As we consider each flooring category, the one flooring category that, given that criteria, might deserve exclusion is LVT and especially rigid core LVT. Of the $2.7 billion (at wholesale value) of LVT that will be consumed in America this year, only 25% is made domestically. And when you consider rigid core LVT-which represents more than half of the total LVT consumed-most of it is made in China. So, today there is not enough capacity outside of China to satisfy U.S. demand.

10% VERSUS 25%
At the onset, the initial tariff of 10% will not be as significant as the 25% rate that has been promised for the first of next year. In fact, some say the 10% rate will hardly make a difference because the Chinese Yuan has already been devalued by nearly 10% since the March/April time frame when the currency was impacted by the threat of a tariff. But a 25% tariff, especially over an extended time frame, will be more significant.

To survive, companies that produce in China will be forced to move to alternative Asian countries, and domestic brands will have a greater incentive to invest in U.S. production.

One might have thought that the percentage levied would vary depending on the availability of alternative sources, coupled with the role Chinese suppliers have played in the global market. Porcelain tile, for example, has ample manufacturing capacity around the world, and China’s role in the tile industry, according to USTR hearing testimony by Eric Astrachan, executive director of the Tile Council of North America, fits within the predatory criteria of the Section 301 initiative. More of a copycat than an innovator. So a 25% tariff might be warranted.
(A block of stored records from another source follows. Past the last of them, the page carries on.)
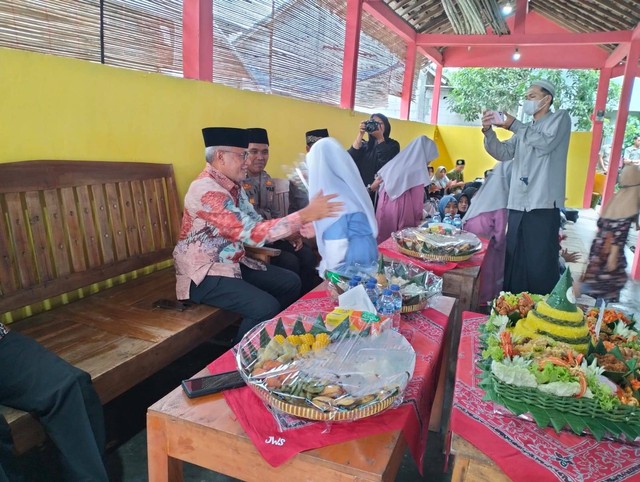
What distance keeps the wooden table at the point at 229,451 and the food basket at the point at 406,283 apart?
692 mm

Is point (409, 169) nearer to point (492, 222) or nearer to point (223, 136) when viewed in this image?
point (492, 222)

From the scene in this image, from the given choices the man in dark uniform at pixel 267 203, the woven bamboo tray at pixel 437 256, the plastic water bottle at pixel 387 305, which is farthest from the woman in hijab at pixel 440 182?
the plastic water bottle at pixel 387 305

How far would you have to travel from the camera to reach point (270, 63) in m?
4.48

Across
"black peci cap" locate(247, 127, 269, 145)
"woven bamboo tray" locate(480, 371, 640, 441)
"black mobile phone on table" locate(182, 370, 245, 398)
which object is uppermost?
"black peci cap" locate(247, 127, 269, 145)

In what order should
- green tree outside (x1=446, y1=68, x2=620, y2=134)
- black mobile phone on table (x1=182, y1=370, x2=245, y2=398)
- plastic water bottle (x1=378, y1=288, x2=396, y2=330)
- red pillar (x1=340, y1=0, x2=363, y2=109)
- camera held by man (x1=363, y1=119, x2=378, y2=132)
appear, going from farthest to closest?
green tree outside (x1=446, y1=68, x2=620, y2=134) → red pillar (x1=340, y1=0, x2=363, y2=109) → camera held by man (x1=363, y1=119, x2=378, y2=132) → plastic water bottle (x1=378, y1=288, x2=396, y2=330) → black mobile phone on table (x1=182, y1=370, x2=245, y2=398)

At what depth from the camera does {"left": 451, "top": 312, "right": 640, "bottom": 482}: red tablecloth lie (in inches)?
40.1

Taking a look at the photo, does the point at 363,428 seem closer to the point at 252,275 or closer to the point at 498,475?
the point at 498,475

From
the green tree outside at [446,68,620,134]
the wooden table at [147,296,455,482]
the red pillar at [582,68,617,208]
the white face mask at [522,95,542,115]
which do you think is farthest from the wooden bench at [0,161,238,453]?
the green tree outside at [446,68,620,134]

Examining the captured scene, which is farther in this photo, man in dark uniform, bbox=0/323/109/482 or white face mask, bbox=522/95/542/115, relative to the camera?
white face mask, bbox=522/95/542/115

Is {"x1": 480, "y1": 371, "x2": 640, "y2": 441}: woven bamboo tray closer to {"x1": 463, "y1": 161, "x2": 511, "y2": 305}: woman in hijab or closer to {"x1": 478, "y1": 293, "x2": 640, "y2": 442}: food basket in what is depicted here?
{"x1": 478, "y1": 293, "x2": 640, "y2": 442}: food basket

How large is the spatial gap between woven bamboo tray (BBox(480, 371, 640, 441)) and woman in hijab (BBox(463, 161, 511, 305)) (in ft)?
7.74

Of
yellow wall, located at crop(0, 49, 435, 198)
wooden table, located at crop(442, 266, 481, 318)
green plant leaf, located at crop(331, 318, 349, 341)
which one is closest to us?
green plant leaf, located at crop(331, 318, 349, 341)

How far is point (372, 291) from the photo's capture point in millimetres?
1773

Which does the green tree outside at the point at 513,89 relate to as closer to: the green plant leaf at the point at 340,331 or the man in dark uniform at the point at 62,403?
the green plant leaf at the point at 340,331
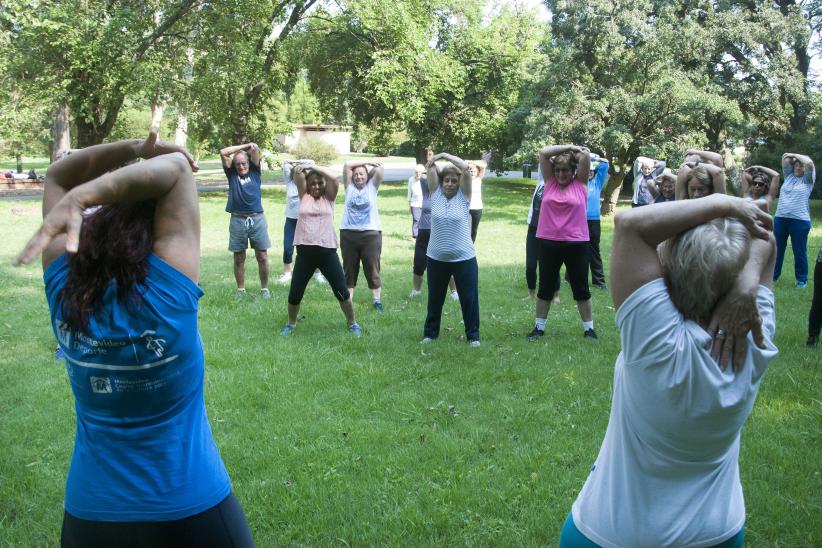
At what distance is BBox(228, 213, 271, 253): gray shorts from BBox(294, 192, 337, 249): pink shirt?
5.71 feet

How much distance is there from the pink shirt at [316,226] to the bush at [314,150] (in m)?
30.4

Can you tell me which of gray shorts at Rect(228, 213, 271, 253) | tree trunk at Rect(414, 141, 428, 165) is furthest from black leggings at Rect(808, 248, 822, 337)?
tree trunk at Rect(414, 141, 428, 165)

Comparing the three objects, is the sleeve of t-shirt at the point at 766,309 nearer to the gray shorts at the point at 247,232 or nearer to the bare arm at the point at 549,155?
the bare arm at the point at 549,155

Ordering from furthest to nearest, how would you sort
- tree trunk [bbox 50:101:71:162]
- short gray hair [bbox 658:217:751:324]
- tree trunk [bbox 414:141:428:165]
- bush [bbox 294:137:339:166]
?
1. bush [bbox 294:137:339:166]
2. tree trunk [bbox 414:141:428:165]
3. tree trunk [bbox 50:101:71:162]
4. short gray hair [bbox 658:217:751:324]

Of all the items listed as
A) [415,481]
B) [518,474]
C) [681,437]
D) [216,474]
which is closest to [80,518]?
[216,474]

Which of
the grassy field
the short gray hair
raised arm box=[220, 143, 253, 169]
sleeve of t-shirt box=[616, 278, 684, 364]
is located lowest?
the grassy field

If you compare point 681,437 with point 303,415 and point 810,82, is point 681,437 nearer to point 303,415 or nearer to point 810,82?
point 303,415

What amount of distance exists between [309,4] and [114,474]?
26.5 meters

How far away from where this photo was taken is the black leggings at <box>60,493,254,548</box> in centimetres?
203

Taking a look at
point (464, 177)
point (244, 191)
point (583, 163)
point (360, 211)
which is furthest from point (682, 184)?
point (244, 191)

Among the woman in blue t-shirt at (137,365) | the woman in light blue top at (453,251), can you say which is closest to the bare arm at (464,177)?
the woman in light blue top at (453,251)

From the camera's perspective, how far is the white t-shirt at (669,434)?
185cm

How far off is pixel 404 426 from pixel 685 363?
11.9ft

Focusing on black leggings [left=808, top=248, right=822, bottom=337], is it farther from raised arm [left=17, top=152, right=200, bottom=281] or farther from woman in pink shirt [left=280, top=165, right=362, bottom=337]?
raised arm [left=17, top=152, right=200, bottom=281]
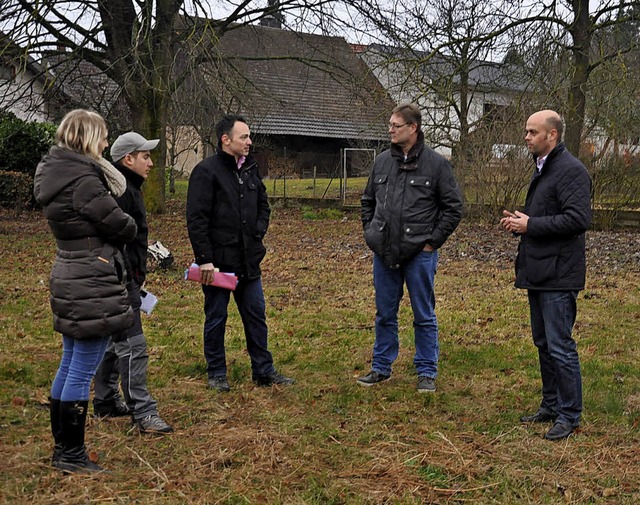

With LVT, on the other hand, the tariff should arguably be lower and may not even be justified because of the lack of global capacity and, more importantly, because of the role the Chinese have played as an innovator. Both types of rigid LVT were initially developed in Chinese factories.

Most historians can attest to the fact that tariffs cause prices to rise-not only because the product is being taxed by the importing country, but also because domestic suppliers see it as an opportunity to increase their prices as well. Just a week before the tariffs were announced, one of the flooring industry’s largest suppliers sent out a customer letter announcing a price increase equal to the amount of the tariff, effective on the same day as the tariffs are enacted. This is going to be interesting to watch.